This Virgin Islands native became one of the most articulate spokesmen of Africa and its people there and the others dispersed from the African homeland. He was born in 1832, 16 years before slavery was abolished in these islands to free black African parents; Judith, a teacher and Romeo, a tailor.
The Reverend John Knox, Pastor or Dominie of the St. Thomas Dutch Reformed Church, and his wife recognized Blyden’s talents at an early age and counseled him to go to the states to continue his education. The minister is best remembered as the author of a comprehensive history of St. Thomas published in 1852 which drew together the histories of Oldendorp, Host and Nissen and brought them up to date. His history entitled “Historical Accounts of St. Thomas, Danish West Indies” is still recognized as a classic study.
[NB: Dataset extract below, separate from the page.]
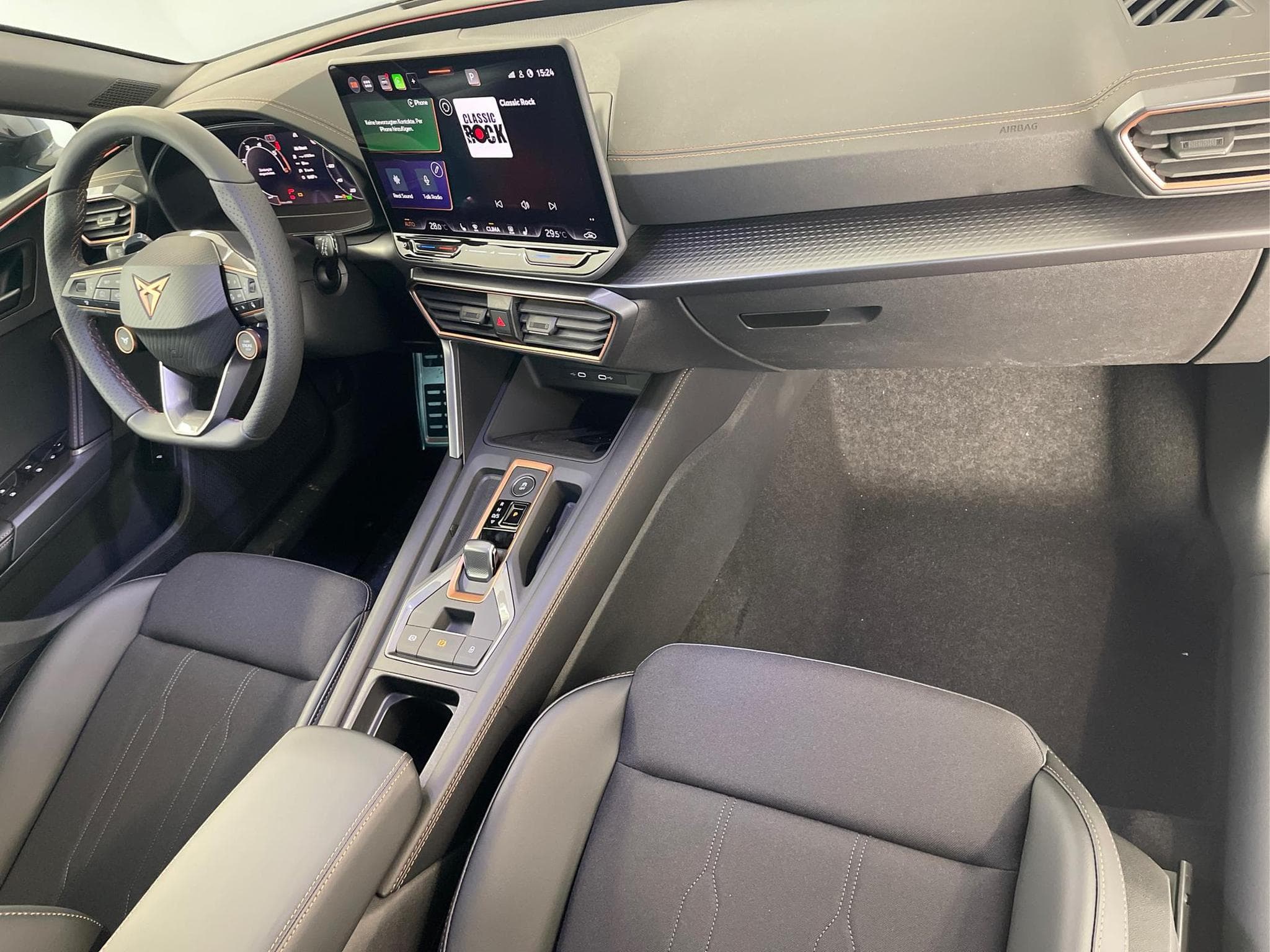 Cupra Leon ST (2026) - Foto 13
Well versed in St. Thomas history and the African diaspora, both the minister and his wife recognized the spark of genius in Edward Wilmot Blyden and spent a substantial amount of time encouraging and mentoring him. Times were very uncertain and while Blyden’s freedom was a matter of law and record here, in the United States slavery in all its evil still existed and Blyden was subject to false arrest as a fugitive slave.
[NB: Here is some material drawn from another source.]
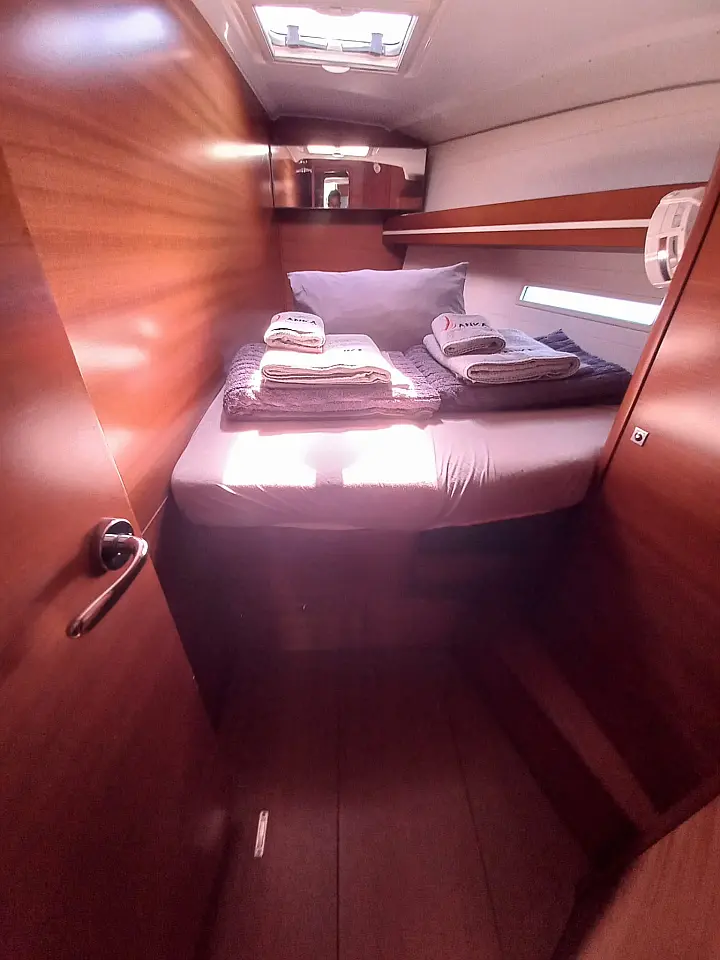 Dufour 450 Grand Large -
The Knoxes enlisted a network of friends to watch over him as he began his scholastic life. Unfortunately, he was denied admission to three universities based on his race. Mrs. Knox visited him and encouraged him not to give up but rather to accept sponsorship of the New York Colonization Society to attend school in Monrovia, Liberia.
He became a leading world advocate for a progressive civilization to be built in Africa with help from New World blacks. This was at a time when blacks in the United States were degraded and even the most intelligent could never hold any prominent positions. This was in stark contrast to Liberia where blacks rose to the most dignified stations. About 6,000 black Americans had settled there when Blyden joined them.
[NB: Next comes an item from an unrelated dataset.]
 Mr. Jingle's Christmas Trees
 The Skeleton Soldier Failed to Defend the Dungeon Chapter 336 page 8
He held progressively responsible positions in education and government including as a classics professor at Liberia College, newspaper editor, Secretary of State, Interior Minister, and President of Liberia College. Throughout his career he wrote books and articles to inspire and encourage his fellow Africans to realize their self-worth and to raise their confidence. He never forgot the continuing support of Rev. Knox and in 1882 the College of Liberia honored Knox with an Honorary LLD degree.
“The President of the College, Revd. Edward Wilmot Blyden, DD., LLD., when a youth in St. Thomas, Danish West Indies, was brought to a knowledge of Christ through the instrumentality of Revd. Knox, and was in part instructed by him and induced to go to Liberia where he has risen to his present eminent usefulness,” according to the citation.
Fortunately, our children are benefiting from the work of Edward Wilmot Blyden and the Pan-African movement right here on St. John. Dr. Gilbert Sprauve, Professor Gene Emanuel, K. Leba Ola-Niyi, and Sele Adeyemi lead a tour of St. John including Fortsberg located on the private property of the Samuel family every year. Fortsberg was the site of the 1733 Slave Revolt, the most important event to ever happen in the history of St. John. The tour emphasizes the grueling labor conditions that maimed and killed the enslaved Africans. It’s much more pleasant to see white folks at Williamsburg sashaying around in period costumes but it’s not an accurate representation of living conditions in a slave society.
Please consider joining the Pan-African group on the Friday after Thanksgiving — November 28, 2008 — to learn some black history you won’t soon forget.